■ **TASK INSTRUCTIONS**
Pictures should be left out while the data beneath this task is written out word for word.

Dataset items
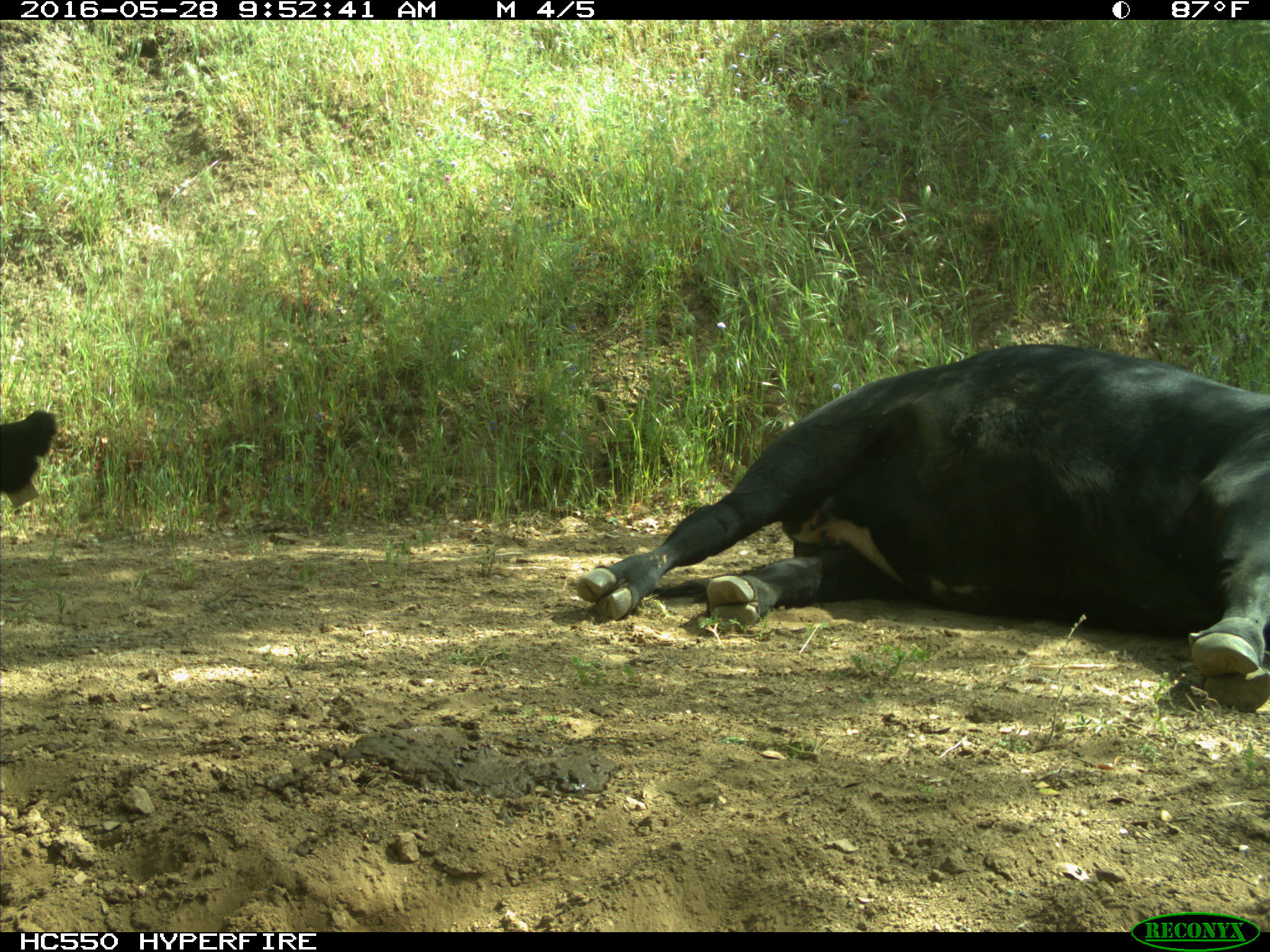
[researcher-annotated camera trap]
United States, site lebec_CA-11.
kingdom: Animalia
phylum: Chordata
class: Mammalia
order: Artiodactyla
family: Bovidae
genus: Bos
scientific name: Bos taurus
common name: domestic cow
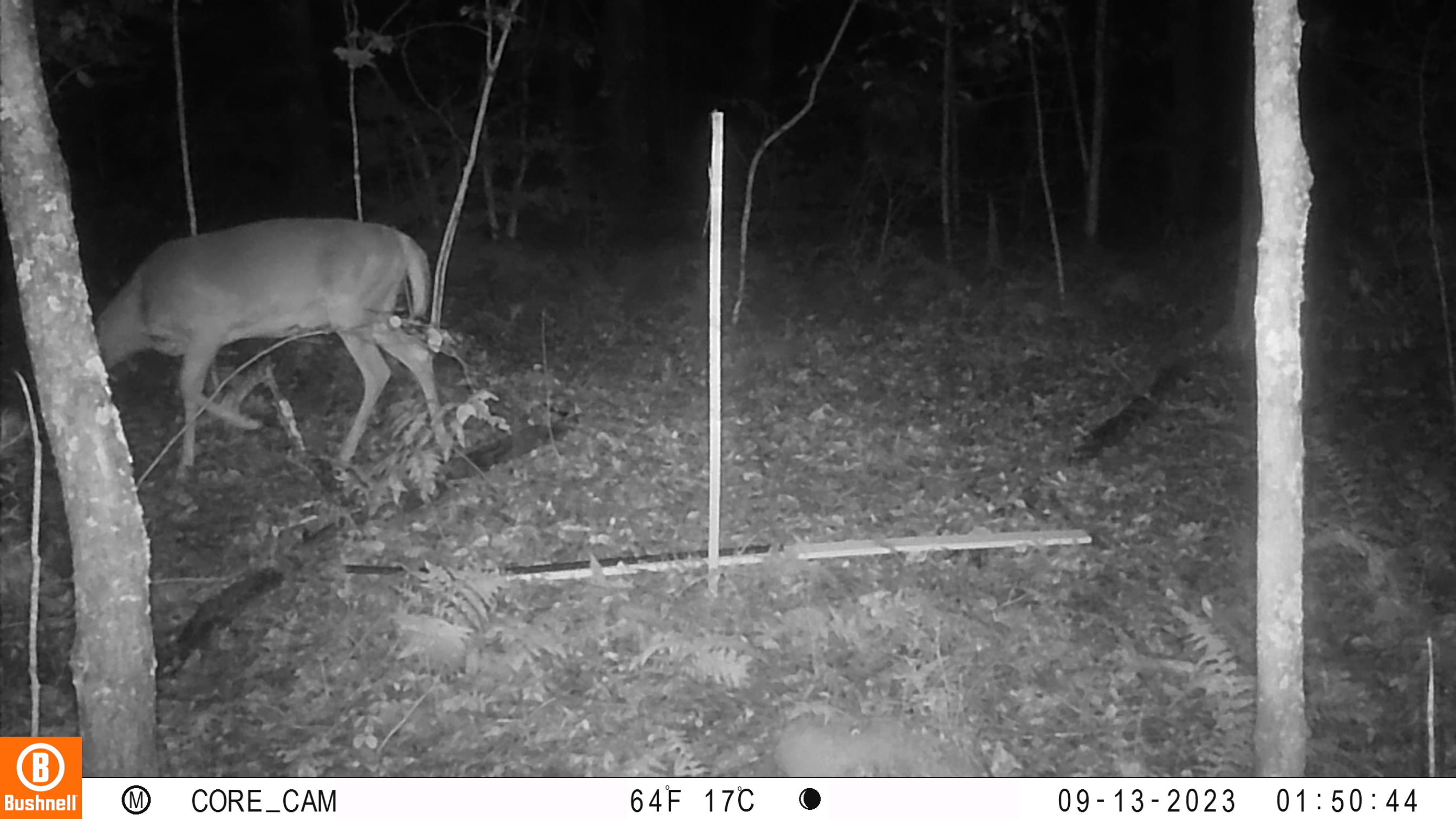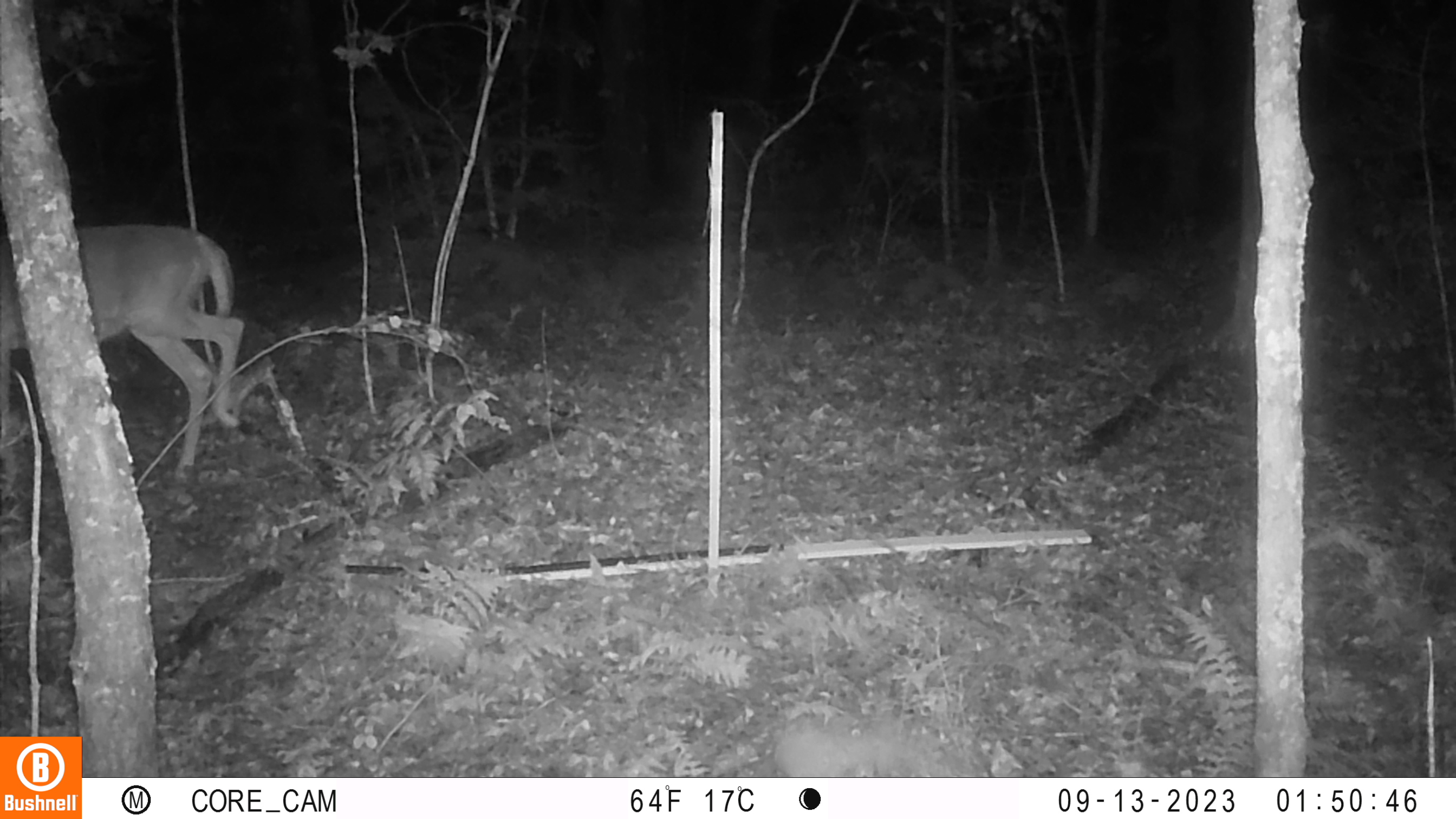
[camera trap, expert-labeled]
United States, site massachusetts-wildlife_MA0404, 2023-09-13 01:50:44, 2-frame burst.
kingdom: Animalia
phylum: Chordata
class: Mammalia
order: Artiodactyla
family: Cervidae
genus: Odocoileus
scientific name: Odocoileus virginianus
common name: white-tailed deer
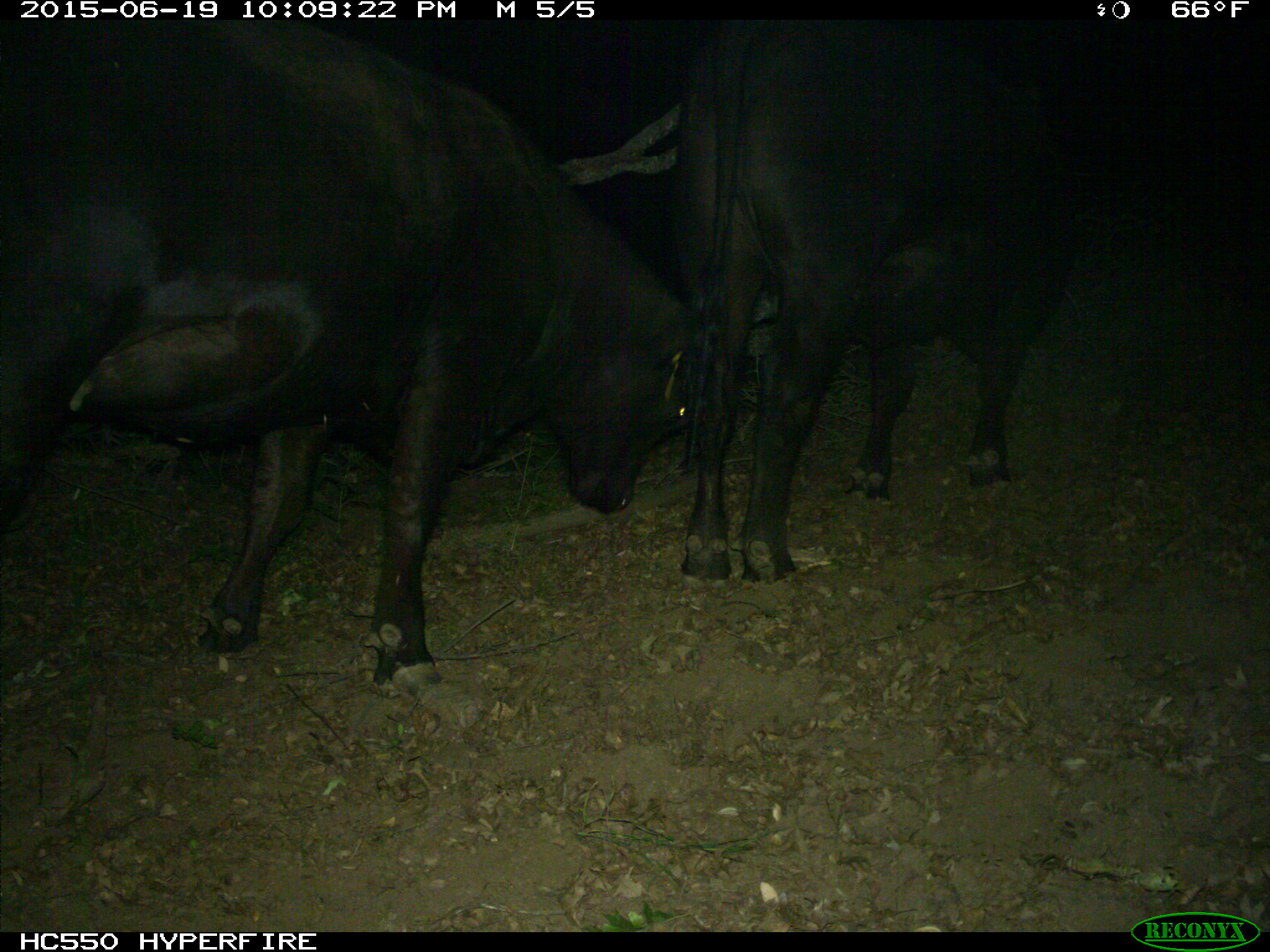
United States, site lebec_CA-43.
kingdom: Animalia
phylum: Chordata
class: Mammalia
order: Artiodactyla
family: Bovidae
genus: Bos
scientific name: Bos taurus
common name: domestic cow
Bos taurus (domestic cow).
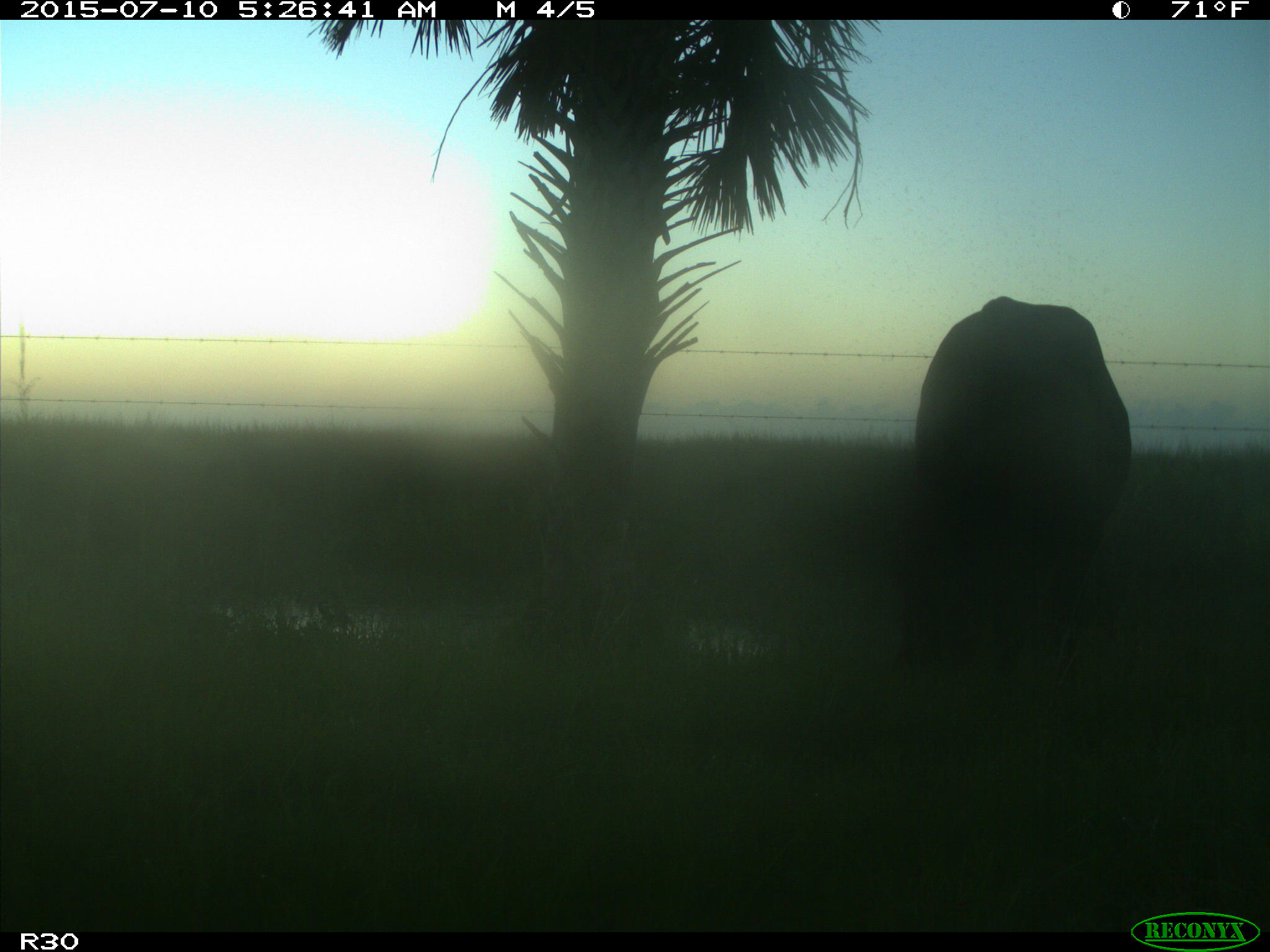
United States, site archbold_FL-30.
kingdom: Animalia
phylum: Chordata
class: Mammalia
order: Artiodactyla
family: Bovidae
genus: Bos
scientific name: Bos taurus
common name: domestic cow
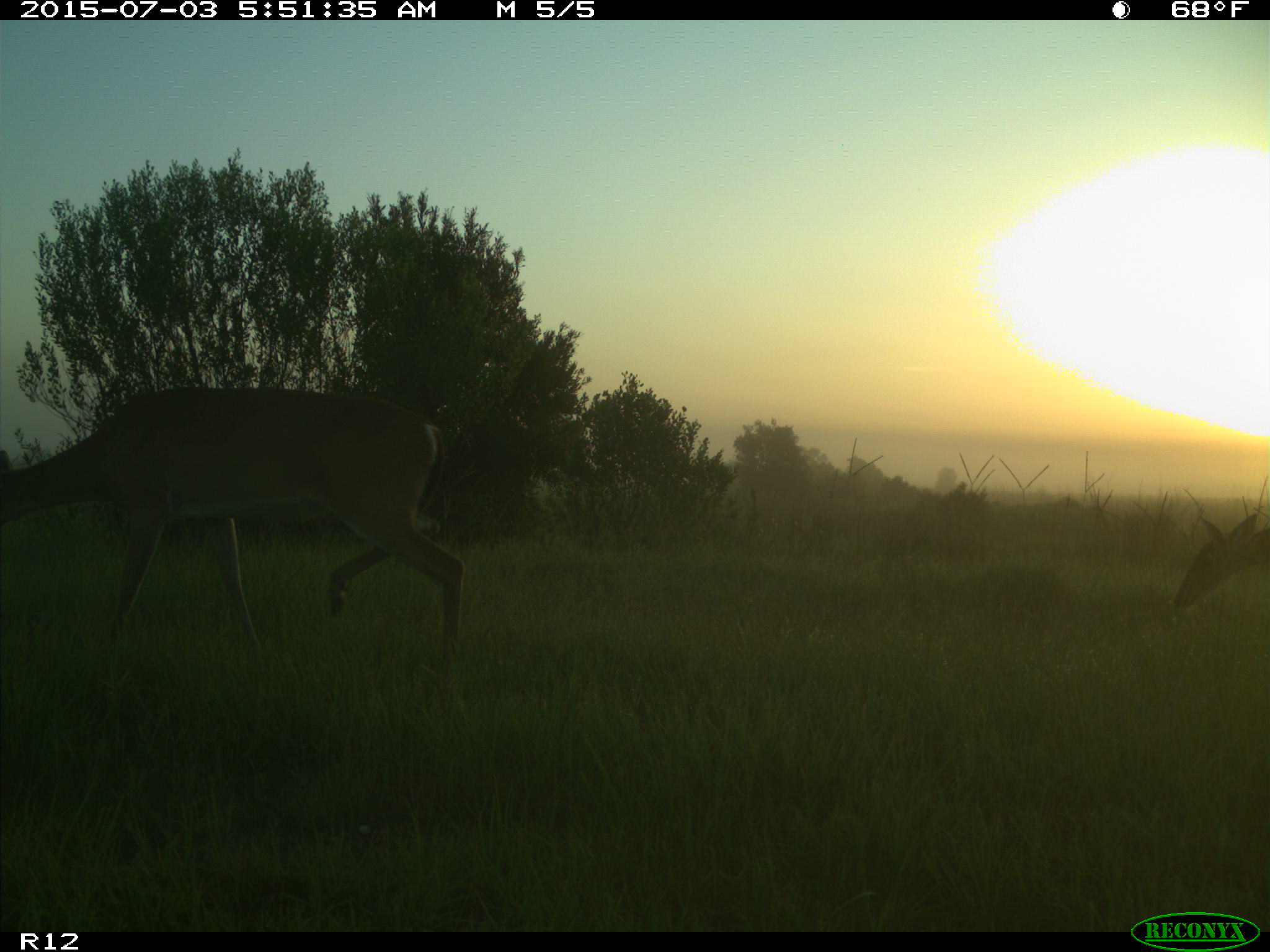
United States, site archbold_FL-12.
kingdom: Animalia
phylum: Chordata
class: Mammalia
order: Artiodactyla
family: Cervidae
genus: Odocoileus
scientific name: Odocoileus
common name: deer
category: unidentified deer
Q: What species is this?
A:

■ **RESULT OF THIS TASK**
[researcher-annotated camera trap]
United States, site lebec_CA-11.
kingdom: Animalia
phylum: Chordata
class: Mammalia
order: Artiodactyla
family: Bovidae
genus: Bos
scientific name: Bos taurus
common name: domestic cow
[camera trap, expert-labeled]
United States, site massachusetts-wildlife_MA0404, 2023-09-13 01:50:44, 2-frame burst.
kingdom: Animalia
phylum: Chordata
class: Mammalia
order: Artiodactyla
family: Cervidae
genus: Odocoileus
scientific name: Odocoileus virginianus
common name: white-tailed deer
United States, site lebec_CA-43.
kingdom: Animalia
phylum: Chordata
class: Mammalia
order: Artiodactyla
family: Bovidae
genus: Bos
scientific name: Bos taurus
common name: domestic cow
Bos taurus (domestic cow).
United States, site archbold_FL-30.
kingdom: Animalia
phylum: Chordata
class: Mammalia
order: Artiodactyla
family: Bovidae
genus: Bos
scientific name: Bos taurus
common name: domestic cow
United States, site archbold_FL-12.
kingdom: Animalia
phylum: Chordata
class: Mammalia
order: Artiodactyla
family: Cervidae
genus: Odocoileus
scientific name: Odocoileus
common name: deer
category: unidentified deer
Q: What species is this?
A:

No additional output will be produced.